Wenn du wirklich das Gefühl hast, du wurdest fehlbehandelt, dann gehe ins Gespräch mit dem verantwortlichen Geburtspersonal oder lege Beschwerde ein. Auch das ist dein gutes Recht. Aber ansonsten möchte ich dich dazu ermuntern, es anzunehmen wie es war und nicht dagegen anzukämpfen. Das kostet deine wertvolle Energie. Dennoch ist es manchmal sehr hilfreich die Geburt im Nachhinein noch einmal aufzuarbeiten, ob mit der Hebamme, einem Heilpraktiker oder sonst jemandem. Besonders auch für eventuell noch folgende Geburten. Bei denen du in der Regel alle Chancen auf eine Spontangeburt hast, auch wenn deine erste Geburt ein Kaiserschnitt war.

Meine Vision

Ich wünsche mir das ein Wandel in unserer Gesellschaft zum Thema Geburt passiert. In England beispielsweise ist es im Gesetz festgelegt, dass die Medien zu jedem gezeigten Kaiserschnitt auch eine natürliche Geburt zeigen müssen. Dies fördert schon einmal den natürlichen Blickwinkel auf die vielen Facetten einer Geburt. Wenn wir dann noch anfangen unseren eigenen Kindern vor allem positive Geschichten von Geburten zu berichten und sie in ihrem eigenen Körpergefühl und ihrer Intuition zu bestärken, legen wir einen guten Grundstein für die Geburten unserer Enkelkinder.

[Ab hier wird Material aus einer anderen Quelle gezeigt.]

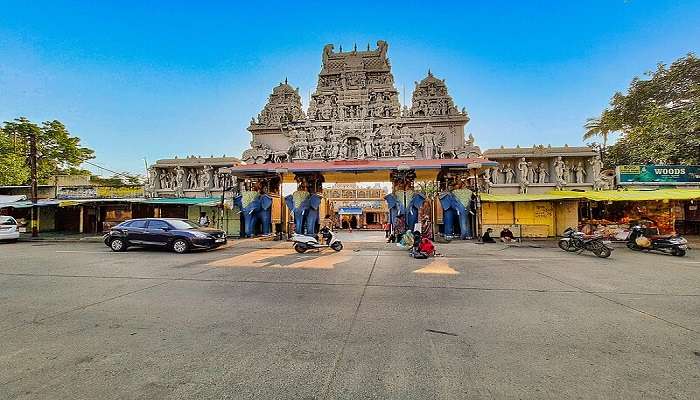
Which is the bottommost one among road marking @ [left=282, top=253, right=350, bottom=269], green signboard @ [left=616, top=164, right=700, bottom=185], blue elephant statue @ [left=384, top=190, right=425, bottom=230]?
road marking @ [left=282, top=253, right=350, bottom=269]

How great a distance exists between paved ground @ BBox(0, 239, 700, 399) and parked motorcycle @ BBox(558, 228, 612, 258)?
3.26 metres

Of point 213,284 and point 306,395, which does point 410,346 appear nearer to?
point 306,395

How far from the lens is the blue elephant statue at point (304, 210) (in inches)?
747

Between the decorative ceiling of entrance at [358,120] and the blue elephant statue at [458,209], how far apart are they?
7.56m

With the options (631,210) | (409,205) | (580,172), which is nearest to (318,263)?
(409,205)

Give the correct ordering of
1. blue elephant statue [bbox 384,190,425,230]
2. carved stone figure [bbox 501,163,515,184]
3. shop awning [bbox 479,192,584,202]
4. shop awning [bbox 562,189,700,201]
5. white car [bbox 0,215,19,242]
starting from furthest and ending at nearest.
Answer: carved stone figure [bbox 501,163,515,184]
blue elephant statue [bbox 384,190,425,230]
white car [bbox 0,215,19,242]
shop awning [bbox 479,192,584,202]
shop awning [bbox 562,189,700,201]

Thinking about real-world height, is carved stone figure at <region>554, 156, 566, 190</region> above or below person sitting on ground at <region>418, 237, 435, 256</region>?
above

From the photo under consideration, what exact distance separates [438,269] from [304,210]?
11.8 m

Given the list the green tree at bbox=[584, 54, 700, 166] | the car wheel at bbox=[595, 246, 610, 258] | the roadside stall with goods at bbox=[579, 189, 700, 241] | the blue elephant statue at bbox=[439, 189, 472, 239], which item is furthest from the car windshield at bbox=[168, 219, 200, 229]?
the green tree at bbox=[584, 54, 700, 166]

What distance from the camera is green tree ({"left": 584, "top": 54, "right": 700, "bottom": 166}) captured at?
20047 millimetres

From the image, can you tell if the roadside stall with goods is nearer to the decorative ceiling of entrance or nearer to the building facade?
the decorative ceiling of entrance

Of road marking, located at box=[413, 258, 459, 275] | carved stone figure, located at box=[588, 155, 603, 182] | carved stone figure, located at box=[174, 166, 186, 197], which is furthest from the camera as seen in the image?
carved stone figure, located at box=[174, 166, 186, 197]

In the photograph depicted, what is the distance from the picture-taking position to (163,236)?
12609 millimetres

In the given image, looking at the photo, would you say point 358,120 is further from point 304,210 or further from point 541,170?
point 541,170
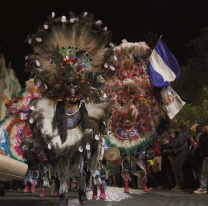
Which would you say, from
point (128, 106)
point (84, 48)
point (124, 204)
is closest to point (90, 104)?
point (84, 48)

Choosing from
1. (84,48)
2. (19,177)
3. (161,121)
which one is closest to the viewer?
(19,177)

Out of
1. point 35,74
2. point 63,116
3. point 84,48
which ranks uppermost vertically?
point 84,48

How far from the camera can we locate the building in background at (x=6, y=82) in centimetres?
3576

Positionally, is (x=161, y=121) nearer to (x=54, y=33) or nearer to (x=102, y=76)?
(x=102, y=76)

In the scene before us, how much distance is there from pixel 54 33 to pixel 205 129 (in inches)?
164

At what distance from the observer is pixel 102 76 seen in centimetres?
600

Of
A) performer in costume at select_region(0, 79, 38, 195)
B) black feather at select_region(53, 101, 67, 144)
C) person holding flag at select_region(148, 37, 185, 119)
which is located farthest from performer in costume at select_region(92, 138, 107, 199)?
performer in costume at select_region(0, 79, 38, 195)

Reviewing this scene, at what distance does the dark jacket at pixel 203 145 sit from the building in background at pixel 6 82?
2913cm

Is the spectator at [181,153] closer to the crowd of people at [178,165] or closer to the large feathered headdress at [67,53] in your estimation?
the crowd of people at [178,165]

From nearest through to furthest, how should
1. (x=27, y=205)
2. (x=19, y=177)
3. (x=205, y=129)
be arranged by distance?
(x=19, y=177) < (x=27, y=205) < (x=205, y=129)

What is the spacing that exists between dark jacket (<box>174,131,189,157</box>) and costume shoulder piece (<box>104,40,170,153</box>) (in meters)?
0.96

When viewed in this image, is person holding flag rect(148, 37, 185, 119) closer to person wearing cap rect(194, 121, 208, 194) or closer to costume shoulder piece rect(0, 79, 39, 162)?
person wearing cap rect(194, 121, 208, 194)

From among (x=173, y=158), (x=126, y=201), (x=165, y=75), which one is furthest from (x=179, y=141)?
(x=126, y=201)

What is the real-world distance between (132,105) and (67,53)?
10.2ft
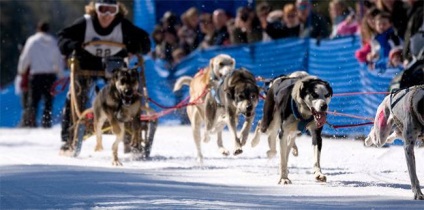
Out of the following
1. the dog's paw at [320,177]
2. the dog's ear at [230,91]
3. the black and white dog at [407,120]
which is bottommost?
the dog's paw at [320,177]

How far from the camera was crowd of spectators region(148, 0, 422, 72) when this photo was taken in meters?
11.8

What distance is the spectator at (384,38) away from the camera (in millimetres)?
11859

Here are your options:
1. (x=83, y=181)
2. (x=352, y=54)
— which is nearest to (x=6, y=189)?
(x=83, y=181)

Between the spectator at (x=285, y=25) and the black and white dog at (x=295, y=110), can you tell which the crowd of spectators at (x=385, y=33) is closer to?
the spectator at (x=285, y=25)

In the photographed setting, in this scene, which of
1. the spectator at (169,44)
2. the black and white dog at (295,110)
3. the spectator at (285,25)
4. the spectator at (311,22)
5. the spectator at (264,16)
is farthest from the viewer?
the spectator at (169,44)

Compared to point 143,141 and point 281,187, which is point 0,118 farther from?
point 281,187

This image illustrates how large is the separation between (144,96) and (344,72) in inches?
113

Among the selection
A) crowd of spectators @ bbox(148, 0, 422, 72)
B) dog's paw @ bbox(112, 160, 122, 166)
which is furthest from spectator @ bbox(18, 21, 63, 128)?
dog's paw @ bbox(112, 160, 122, 166)

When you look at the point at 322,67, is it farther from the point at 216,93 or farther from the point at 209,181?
the point at 209,181

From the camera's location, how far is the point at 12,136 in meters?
15.9

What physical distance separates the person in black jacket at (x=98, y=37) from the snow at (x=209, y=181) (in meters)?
0.93

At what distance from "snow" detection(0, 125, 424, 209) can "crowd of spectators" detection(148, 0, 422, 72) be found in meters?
1.07

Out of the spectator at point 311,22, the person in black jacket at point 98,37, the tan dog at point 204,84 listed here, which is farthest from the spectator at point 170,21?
the tan dog at point 204,84

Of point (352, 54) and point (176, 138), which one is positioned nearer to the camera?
point (352, 54)
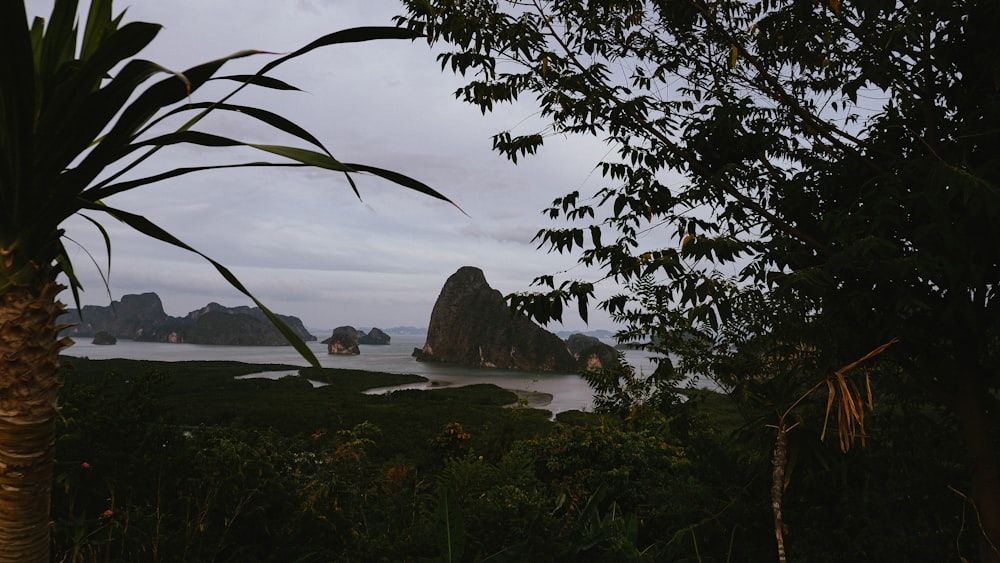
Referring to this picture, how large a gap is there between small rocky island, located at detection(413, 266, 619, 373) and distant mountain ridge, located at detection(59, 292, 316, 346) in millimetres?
34344

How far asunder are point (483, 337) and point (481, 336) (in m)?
0.43

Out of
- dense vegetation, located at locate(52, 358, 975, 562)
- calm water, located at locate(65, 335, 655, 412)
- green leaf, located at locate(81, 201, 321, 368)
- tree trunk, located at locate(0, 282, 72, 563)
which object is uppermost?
green leaf, located at locate(81, 201, 321, 368)

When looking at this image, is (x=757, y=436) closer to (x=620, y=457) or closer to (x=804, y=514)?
(x=804, y=514)

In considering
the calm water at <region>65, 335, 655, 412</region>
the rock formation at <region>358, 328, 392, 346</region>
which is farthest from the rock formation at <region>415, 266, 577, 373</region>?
the rock formation at <region>358, 328, 392, 346</region>

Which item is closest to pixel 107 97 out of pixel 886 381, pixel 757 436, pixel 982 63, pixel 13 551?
pixel 13 551

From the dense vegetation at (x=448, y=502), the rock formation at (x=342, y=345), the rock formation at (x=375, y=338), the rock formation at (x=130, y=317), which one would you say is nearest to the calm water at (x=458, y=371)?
the dense vegetation at (x=448, y=502)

Und natürlich muss auch ein Wandel in unserer Geburtshilfe passieren. Der Fokus muss endlich auf aktuelle, große internationale, gute Studienergebnisse gelegt werden und somit sich zurück zum Vertrauen in die natürliche Geburt entwickeln. Dennoch werden Kaiserschnitte auch in Zukunft bei einigen Geburten unumgänglich bleiben. Ich wünsche dir, wenn dein Kind mit dem Notasustieg geboren wurde, dass du Frieden damit finden kannst, denn auch dies ist eine von vielen Arten geboren zu werden!

Auf wundervolle Geburtserfahrungen, auf welche Art und Weise diese auch geschehen mögen!